- **What to work on**
Copy out word for word every line of the items, beginning with the line that contains "Is point (13, 112)" and continuing through the final line of the items.

- **Dataset rows**
▬▬▬▬▬▬▬▬▬▬
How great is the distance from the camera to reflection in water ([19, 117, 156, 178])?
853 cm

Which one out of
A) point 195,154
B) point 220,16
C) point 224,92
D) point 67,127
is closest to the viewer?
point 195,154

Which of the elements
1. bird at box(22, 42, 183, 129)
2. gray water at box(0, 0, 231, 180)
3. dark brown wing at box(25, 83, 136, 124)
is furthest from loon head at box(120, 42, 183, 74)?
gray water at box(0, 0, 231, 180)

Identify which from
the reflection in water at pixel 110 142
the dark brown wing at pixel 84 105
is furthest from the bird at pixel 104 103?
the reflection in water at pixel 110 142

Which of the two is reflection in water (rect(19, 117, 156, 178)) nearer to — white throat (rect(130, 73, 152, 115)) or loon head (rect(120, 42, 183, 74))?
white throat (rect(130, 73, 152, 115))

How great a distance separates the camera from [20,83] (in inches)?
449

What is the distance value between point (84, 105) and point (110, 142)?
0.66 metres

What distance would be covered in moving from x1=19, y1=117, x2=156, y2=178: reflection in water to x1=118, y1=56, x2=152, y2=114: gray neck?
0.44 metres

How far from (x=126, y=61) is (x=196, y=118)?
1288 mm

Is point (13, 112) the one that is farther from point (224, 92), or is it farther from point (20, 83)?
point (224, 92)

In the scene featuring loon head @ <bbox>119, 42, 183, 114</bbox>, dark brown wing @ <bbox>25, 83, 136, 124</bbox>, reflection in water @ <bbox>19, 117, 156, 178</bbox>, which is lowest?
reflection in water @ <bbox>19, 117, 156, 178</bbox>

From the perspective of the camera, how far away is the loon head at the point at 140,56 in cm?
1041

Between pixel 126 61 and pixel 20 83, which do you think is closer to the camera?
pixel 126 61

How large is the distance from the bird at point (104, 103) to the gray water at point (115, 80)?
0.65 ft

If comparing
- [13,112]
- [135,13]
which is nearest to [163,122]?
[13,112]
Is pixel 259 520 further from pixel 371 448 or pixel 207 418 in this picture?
▬▬▬▬▬▬▬▬▬▬
- **Answer for the task**
Is point (13, 112) the one that is farther from point (224, 92), or is it farther from point (20, 83)?
point (224, 92)

In the scene featuring loon head @ <bbox>119, 42, 183, 114</bbox>, dark brown wing @ <bbox>25, 83, 136, 124</bbox>, reflection in water @ <bbox>19, 117, 156, 178</bbox>, which is lowest?
reflection in water @ <bbox>19, 117, 156, 178</bbox>

From the perspective of the camera, how far away is the loon head at the point at 140,56 in cm?
1041

Between pixel 126 61 and pixel 20 83, which do you think is closer to the camera?
pixel 126 61

How large is the distance from the bird at point (104, 103) to the gray water at point (115, 80)?
0.65 ft

If comparing
- [13,112]
- [135,13]
which is nearest to [163,122]?
[13,112]
Is pixel 259 520 further from pixel 371 448 or pixel 207 418 in this picture?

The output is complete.